> [SOURCE]
'''

Many believe that the Ancient Greeks originated pie pastry…

This has me wondering… They are also believed to be the discoverers of the mathematical constant π, or Pi, which coincidentally is 3.14. Why is that coincidence? Well, what do you get when you flip 3.14 around? You get 41.3, or… PIE! As you may know, π is the ratio of a circle’s circumference to its diameter. What shape is a pie almost always in? Uh huh… I’m pretty sure the Greeks discovered the irrational number of Pi while digging in to some pie!

Ah, the inspiration food brings. So strong, even back then.

Anyway, a good pie crust is hard to find. For some, it’s hard to make. Everyone always wants that nice and flaky crust, but there are a few factors that just never add up.

The pie crust has got to be my favorite part of the pie. It doesn’t have any flavor compared to whatever filling it’s holding, but the crisp, flaky texture, coupled with the filling; it’s almost a perfect combination when done right:


Basic Buttery Pie Crust:            (From here)


                    1 ¼ cups ~ All-Purpose Flour
                 ¼ teaspoon ~ Salt
                         ½ cup ~ Butter, chilled and diced
              2 tablespoons ~ Butter, chilled
                         ¼ cup ~ Ice Water

This is a basic crust that is going to get the job done. Some recipes have you using lard and other ingredients to complicate it. It's pie crust, not rocket fuel. This recipe is going to give you enough for a 9 inch pie. If you want a pie with a top crust, double this, then cut it in half just before rolling.

'''

[Rows from a segmentation dataset]
'''

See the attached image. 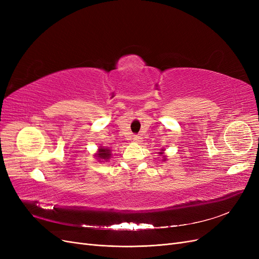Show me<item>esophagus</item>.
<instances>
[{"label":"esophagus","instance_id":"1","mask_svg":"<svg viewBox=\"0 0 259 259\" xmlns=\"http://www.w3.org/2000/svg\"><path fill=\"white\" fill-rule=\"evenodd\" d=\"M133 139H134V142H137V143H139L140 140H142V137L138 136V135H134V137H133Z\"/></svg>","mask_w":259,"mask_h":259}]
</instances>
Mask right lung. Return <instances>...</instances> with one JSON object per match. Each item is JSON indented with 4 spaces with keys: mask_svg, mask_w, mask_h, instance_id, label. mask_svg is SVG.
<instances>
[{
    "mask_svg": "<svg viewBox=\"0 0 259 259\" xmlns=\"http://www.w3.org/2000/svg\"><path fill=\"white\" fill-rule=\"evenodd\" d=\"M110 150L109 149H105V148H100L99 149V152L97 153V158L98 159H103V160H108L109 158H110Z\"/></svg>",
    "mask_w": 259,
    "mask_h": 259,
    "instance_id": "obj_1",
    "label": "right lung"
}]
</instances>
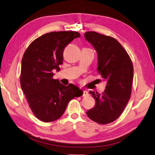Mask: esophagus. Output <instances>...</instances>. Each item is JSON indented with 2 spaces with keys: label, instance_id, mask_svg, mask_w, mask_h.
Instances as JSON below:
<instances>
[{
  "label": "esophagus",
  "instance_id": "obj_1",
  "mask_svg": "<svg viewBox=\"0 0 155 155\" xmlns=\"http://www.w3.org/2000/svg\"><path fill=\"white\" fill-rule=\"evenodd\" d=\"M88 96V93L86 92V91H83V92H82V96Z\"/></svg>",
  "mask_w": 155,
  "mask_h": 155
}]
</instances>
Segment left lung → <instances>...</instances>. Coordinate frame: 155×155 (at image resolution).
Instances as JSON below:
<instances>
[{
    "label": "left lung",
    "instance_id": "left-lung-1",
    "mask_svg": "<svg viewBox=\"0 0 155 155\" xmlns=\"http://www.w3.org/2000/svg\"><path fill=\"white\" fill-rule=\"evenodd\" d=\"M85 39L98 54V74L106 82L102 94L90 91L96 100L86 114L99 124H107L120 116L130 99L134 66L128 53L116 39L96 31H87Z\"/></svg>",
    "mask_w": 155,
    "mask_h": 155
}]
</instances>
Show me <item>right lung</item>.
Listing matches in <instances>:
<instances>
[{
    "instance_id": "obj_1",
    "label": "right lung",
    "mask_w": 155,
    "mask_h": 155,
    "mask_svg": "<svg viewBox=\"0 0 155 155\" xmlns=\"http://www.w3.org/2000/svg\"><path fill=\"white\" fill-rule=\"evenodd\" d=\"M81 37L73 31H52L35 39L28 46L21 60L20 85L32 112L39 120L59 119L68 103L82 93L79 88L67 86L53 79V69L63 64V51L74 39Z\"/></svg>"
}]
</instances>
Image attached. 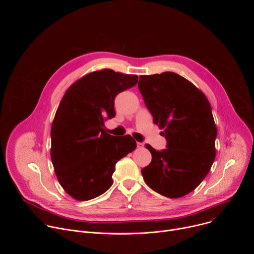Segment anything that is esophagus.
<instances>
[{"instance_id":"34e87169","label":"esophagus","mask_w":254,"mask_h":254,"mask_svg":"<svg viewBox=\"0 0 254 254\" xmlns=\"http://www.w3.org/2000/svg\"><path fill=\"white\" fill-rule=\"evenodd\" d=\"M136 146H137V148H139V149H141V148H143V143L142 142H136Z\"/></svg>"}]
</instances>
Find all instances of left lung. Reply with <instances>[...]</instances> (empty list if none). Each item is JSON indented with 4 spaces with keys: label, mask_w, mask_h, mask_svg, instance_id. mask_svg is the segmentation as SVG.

'''
'''

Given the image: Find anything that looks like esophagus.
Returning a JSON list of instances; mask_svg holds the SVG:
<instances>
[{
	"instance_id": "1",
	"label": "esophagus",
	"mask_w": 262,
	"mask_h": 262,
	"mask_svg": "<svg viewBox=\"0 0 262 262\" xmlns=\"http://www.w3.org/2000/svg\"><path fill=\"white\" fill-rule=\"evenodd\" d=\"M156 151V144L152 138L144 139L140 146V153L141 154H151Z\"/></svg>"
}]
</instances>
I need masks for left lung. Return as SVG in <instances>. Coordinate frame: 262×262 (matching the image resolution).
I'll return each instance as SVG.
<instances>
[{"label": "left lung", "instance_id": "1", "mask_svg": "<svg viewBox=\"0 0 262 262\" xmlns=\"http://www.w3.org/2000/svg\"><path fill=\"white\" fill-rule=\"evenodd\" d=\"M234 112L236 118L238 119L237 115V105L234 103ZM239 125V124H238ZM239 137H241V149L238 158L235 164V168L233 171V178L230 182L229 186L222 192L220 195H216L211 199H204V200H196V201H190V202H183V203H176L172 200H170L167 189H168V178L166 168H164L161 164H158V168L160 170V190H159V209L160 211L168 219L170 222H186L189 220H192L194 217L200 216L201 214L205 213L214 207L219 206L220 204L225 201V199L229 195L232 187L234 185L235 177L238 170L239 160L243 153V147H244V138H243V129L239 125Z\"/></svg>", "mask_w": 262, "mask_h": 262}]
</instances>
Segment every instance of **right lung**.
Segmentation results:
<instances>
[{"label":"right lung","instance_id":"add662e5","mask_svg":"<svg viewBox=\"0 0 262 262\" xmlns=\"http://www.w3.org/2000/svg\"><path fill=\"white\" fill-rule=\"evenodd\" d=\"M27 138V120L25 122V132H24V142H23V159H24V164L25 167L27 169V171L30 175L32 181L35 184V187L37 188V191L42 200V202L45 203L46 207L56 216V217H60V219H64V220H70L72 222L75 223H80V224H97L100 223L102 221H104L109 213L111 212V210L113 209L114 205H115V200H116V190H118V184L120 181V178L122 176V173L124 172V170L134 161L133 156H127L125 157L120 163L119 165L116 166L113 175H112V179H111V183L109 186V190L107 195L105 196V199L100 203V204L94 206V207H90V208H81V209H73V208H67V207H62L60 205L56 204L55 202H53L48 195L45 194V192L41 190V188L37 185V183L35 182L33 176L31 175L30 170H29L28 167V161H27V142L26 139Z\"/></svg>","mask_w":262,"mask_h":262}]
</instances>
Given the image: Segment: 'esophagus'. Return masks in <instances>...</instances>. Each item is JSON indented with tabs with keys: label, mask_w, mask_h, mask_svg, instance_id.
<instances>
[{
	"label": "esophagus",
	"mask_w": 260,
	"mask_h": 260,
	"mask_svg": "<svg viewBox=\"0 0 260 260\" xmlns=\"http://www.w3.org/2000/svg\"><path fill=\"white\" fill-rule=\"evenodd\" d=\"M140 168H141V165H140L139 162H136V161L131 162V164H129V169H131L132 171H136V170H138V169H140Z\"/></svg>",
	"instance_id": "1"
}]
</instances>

'''
'''

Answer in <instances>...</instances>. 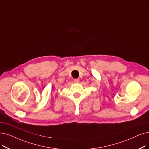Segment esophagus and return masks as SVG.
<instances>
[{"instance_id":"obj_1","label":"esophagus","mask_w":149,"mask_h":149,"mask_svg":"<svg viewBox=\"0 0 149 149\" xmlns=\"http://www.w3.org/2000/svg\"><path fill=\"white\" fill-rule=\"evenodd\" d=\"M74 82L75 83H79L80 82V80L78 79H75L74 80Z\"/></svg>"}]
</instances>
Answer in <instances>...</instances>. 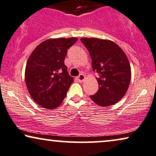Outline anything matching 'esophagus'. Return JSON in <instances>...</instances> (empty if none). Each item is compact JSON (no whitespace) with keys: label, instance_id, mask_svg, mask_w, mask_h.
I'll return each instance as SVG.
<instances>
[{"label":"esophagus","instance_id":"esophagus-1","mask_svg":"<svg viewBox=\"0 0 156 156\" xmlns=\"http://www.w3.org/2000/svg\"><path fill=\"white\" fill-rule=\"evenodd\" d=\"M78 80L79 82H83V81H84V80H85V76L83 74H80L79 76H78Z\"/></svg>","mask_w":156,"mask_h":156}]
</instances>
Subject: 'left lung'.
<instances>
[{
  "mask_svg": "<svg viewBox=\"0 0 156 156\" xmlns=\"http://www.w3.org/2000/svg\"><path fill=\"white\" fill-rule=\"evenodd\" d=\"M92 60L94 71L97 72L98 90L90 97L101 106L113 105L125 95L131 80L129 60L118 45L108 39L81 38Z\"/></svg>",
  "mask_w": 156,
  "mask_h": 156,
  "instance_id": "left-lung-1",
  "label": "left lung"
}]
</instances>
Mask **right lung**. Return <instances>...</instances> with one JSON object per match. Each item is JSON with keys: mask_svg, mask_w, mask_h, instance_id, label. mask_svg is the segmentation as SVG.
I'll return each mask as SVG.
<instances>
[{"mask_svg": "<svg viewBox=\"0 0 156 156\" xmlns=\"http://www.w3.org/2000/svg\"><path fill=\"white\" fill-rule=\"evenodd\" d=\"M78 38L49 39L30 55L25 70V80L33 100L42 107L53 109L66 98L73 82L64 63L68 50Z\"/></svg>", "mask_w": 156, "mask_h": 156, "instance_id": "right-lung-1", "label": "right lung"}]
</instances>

'''

> [GOAL 1] Count the lines in the rows that contain the string "Coordinate", matching case exactly, and give only that number.
> [GOAL 2] Write the next part of the post about pie crust, continuing after its final sentence.

> [EXERCISE OUTPUT 1] 2

> [EXERCISE OUTPUT 2]
And keep in mind, when I say chilled butter, I mean freaking cold. Many swear by the butters temperature being the key to the pie crust. I can't say I disagree. 



  • In a bowl, combine the Flour and Salt. Spread out the diced Butter and work it in to the Flour until you get something that looks like bread crumbs. If you squeeze some in your hand, it should hold together and not fall apart. At this point, I like to add about 1 or 2 tablespoons extra of cold Butter, but don't smush it completely in. Keep it in little bits and chunks so that when it bakes, the crust has this little flaky pockets of buttery goodness.




  • Add 3 tablespoons of the Ice Water and mix. From there, add 1 tablespoon at a time until you form a ball. Once the ball is formed, wrap it up and refrigerate it for at least 4 hours or overnight.



The dough can keep in the fridge for about 4 days, or if you want to keep it in your freezer just in case you need an emergency pie (we’ve all been there), you can store it in a freezer bag for up to 3 months.


  • When it’s ready, add a little flour to a working area and roll it out using a rolling pin


Or if you’re like me and you sadly do not own a rolling pin, a round coffee mug will be fine. Just don’t use glass or plastic, the glass could break under the pressure of rolling and the plastic may not be as strong. Ceramic is the way to go when rolling dough. …Unless you have a rolling pin.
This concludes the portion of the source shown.